I consider these passages now from The Human Stain, the final volume of the
American trilogy that began with American
Pastoral and here concluded. Zuckerman is imagining Coleman and Faunia
alone in Coleman’s house one lovely summer evening, “each of them protecting
the other against everyone else—each
of them, to the other, comprising everyone
else. There they dance, as likely as not unclothed, beyond the ordeal of the
world, in an unearthly paradise of earthbound lust where their coupling is the
drama into which they decant all the angry disappointment of their lives.” There
they dance, naked, both savior and destroyer of each other.

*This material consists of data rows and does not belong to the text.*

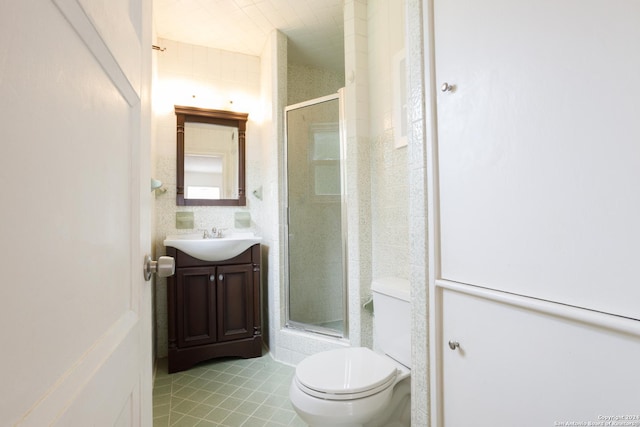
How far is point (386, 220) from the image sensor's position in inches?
→ 69.7

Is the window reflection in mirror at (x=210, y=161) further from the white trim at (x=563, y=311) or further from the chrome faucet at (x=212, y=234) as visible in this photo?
the white trim at (x=563, y=311)

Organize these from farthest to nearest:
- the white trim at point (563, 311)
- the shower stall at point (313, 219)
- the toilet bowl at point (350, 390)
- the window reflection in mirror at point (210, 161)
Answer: the window reflection in mirror at point (210, 161) < the shower stall at point (313, 219) < the toilet bowl at point (350, 390) < the white trim at point (563, 311)

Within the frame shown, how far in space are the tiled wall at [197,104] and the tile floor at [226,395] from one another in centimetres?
54

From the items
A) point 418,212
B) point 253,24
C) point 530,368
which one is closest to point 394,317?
point 418,212

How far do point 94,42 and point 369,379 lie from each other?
1303 millimetres

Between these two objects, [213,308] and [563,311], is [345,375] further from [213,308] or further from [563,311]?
[213,308]

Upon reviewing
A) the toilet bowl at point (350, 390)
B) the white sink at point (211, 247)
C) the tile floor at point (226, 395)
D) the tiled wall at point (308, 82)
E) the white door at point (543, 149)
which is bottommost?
the tile floor at point (226, 395)

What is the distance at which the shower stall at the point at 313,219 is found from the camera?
226 centimetres

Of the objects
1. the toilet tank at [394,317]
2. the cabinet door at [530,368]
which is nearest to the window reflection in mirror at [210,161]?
the toilet tank at [394,317]

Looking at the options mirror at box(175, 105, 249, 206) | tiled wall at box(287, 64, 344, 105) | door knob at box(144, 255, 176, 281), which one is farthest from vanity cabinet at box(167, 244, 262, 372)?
door knob at box(144, 255, 176, 281)

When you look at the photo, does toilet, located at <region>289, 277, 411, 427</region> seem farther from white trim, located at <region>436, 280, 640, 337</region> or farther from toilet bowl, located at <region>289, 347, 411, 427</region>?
white trim, located at <region>436, 280, 640, 337</region>

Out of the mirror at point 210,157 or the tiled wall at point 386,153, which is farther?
the mirror at point 210,157

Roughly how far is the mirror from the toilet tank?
1.66m

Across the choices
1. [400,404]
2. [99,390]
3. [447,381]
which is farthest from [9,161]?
[400,404]
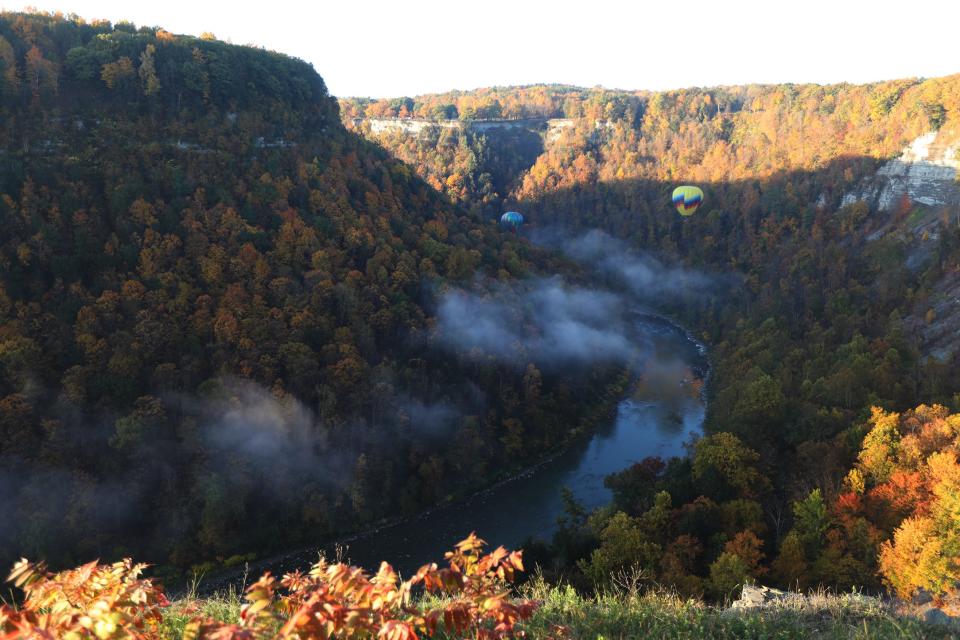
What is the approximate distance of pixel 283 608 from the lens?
3.44 metres

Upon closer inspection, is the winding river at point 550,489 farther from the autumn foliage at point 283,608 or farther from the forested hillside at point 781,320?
the autumn foliage at point 283,608

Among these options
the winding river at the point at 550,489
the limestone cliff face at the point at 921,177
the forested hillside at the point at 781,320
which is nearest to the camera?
the forested hillside at the point at 781,320

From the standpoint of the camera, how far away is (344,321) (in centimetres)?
3070

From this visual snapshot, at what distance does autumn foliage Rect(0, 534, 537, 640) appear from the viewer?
107 inches

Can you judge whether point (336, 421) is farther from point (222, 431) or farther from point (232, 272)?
point (232, 272)

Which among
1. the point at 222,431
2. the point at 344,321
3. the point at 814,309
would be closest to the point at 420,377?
the point at 344,321

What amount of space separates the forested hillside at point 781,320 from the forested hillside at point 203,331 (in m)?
9.94

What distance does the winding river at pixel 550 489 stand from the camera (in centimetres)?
2423

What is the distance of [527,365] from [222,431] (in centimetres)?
1769

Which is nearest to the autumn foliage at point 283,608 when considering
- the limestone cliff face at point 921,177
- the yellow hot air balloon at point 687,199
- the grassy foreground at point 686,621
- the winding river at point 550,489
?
the grassy foreground at point 686,621

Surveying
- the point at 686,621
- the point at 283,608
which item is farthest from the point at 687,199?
the point at 283,608

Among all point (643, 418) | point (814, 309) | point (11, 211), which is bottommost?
point (643, 418)

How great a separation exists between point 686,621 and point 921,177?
5177cm

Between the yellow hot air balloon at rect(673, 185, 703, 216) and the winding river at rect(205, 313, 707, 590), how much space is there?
966 inches
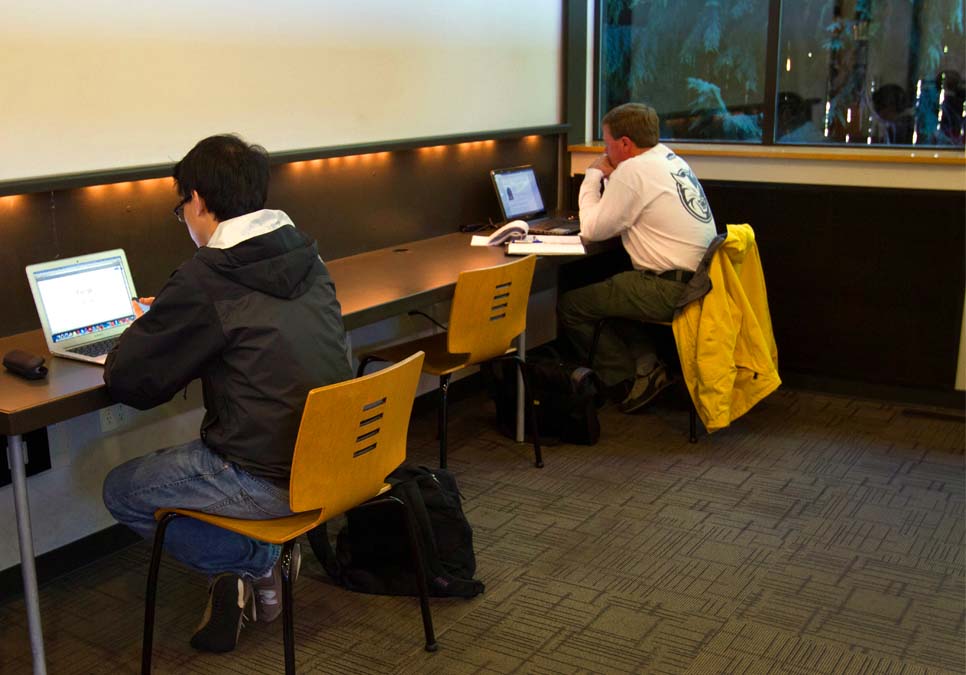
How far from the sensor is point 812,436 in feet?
13.5

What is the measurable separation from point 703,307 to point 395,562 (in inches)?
62.9

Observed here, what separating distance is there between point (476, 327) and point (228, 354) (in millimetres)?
1254

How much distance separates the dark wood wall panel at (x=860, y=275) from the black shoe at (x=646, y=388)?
26.1 inches

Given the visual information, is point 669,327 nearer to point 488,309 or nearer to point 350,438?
point 488,309

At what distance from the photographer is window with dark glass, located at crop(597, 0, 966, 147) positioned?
4453 mm

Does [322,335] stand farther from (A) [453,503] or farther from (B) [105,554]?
(B) [105,554]

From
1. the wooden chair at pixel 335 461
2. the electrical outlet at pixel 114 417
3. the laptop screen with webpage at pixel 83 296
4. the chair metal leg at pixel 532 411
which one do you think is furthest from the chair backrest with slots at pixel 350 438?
the chair metal leg at pixel 532 411

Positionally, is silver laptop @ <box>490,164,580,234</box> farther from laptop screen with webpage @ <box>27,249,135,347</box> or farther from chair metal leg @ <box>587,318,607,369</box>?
laptop screen with webpage @ <box>27,249,135,347</box>

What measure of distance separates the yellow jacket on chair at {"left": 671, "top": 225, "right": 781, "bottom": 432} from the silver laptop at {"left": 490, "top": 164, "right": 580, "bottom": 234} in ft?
2.32

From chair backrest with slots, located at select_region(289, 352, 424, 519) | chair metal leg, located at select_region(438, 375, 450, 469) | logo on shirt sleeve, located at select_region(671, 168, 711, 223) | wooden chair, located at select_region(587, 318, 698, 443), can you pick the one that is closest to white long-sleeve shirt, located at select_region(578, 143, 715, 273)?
logo on shirt sleeve, located at select_region(671, 168, 711, 223)

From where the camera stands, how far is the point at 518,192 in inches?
185

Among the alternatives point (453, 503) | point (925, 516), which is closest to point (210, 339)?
point (453, 503)

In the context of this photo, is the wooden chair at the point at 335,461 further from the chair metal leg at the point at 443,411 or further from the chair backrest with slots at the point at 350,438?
the chair metal leg at the point at 443,411

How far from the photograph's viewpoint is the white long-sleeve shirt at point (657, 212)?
4031mm
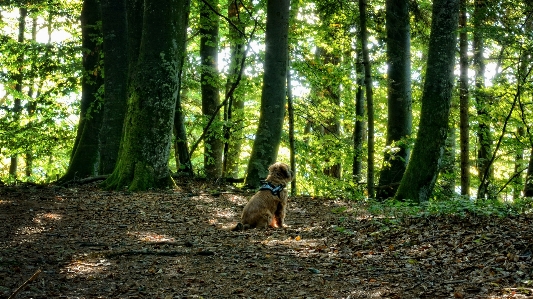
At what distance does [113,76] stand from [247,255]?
8484 millimetres

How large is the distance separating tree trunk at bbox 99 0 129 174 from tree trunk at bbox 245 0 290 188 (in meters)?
3.93

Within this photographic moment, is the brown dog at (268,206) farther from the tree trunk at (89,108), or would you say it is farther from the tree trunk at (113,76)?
the tree trunk at (89,108)

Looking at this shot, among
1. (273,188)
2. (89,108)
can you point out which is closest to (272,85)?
(273,188)

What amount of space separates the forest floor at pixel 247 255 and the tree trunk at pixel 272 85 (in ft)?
11.5

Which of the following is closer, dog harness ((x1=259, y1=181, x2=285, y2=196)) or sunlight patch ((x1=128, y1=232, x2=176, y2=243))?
sunlight patch ((x1=128, y1=232, x2=176, y2=243))

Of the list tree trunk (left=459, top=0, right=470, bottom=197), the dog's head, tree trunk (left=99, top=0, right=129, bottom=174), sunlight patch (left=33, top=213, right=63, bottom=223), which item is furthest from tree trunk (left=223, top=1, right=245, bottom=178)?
sunlight patch (left=33, top=213, right=63, bottom=223)

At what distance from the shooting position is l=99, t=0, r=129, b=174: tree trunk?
1325 centimetres

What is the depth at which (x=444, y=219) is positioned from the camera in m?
7.73

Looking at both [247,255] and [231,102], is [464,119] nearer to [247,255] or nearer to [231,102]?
[231,102]

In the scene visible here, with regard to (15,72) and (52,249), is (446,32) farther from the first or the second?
(15,72)

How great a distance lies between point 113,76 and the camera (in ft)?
43.5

At this point of
the narration Zuckerman knows that both Coleman and Faunia are dead, and he
asks, “Who are they now?” And he responds: that in death they are the essence
of singularity. Nothing affects them and they can affect nothing. They are
beyond care and caring.
“Who are these drastically unalike
people, so incongruously allied at seventy-one and thirty-four? They are the
disasters to which they are enjoined.” That description stops my breathing. One
meaning for the word ‘enjoin’ is “to join together.” In a related sense ‘enjoin’
can also mean “to attach oneself to.” Given the relationship that exists
between Coleman and Faunia these definitions make sense: the relationship
between Coleman and Faunia represents for each an attachment to something in
the world that is actual and real. In the world filled with lies, deceptions
and ignorances, to make anything more of their relationship is to render it
false. “He’d said to her, ‘This is more than sex,’ and flatly she replied, ‘No,
it’s not. You just forgot what sex is. This is sex. All by itself. Don’t fuck
it up by pretending it’s something else.’” Coleman was looking for some
transcendent meaning to their relationship and Faunia would know it only for
its immediacy and physical reality.
I can accept this definition, of ‘enjoin’;
however, the OED notes that this meaning of the word ‘enjoin’ is obsolete. I do
not suspect that Roth had carelessly chosen the word ‘enjoined,’ because in
this context its use is not customary. He must have searched for the perfect
word.
The second definition for the word
‘enjoin’ is “to impose (a penalty, task-duty or obligation.” In contemporary
terms the OED suggests that this definition of ‘enjoin’ means “to prescribe
authoritatively and with emphasis (an action, a course of conduct, state of
feeling, etc.).” In this sense of ‘enjoin,’ the relationship between Faunia and
Coleman is somehow prescribed, mandated, authorized: but who, I wonder, has
issued the order? And for what reason?
And a third definition of enjoin
means “to prohibit, forbid a thing; to prohibit a person from a person or
thing.” In this instance, the relationship of Coleman and Faunia is one comprised
of two disasters—and
Zuckerman wonders what life isn’t in the end a disaster—a relationship
to which they are forbidden but in which they engage nevertheless. Forbidden,
I suspect because two disasters joined can lead to no good. That engagement
will lead to their violent deaths. Why are lives disasters? And Zuckerman
answers: “Because we don’t know, do? How what happens the way it does? What
underlies the anarchy of the train of events, the uncertainties, the mishaps,
the disunity, the shocking irregularities that define human affairs.” Any
attempt, Zuckerman says, to assume knowledge renders experience banal and is
mere platitude: like the statement ‘everything will be alright,” when in fact
we just don’t know. “What we know is that, in an unclichéd way, nobody knows
anything. You can’t know anything.
The things you know you don’t know.
Intention? Motive? Consequence? Meaning? All that we don’t know is astonishing.
Even more astonishing is what passes for knowing.”
And so I look out this morning at
what I don’t know and understand completely how I can only be a disaster
because I act with very, very limited knowledge, and even what I believe I know
is suspect. In our relationships we are the disasters to which we are enjoined.
Zuckerman, of course, has opted
out, and that is one answer.
1 Comments:
I find the visceral part of me responding to your post...especially the last paragraph. I want to understand how you can perceive yourself as a disaster yet still continue in this world! I haven't yet figured out how to do so.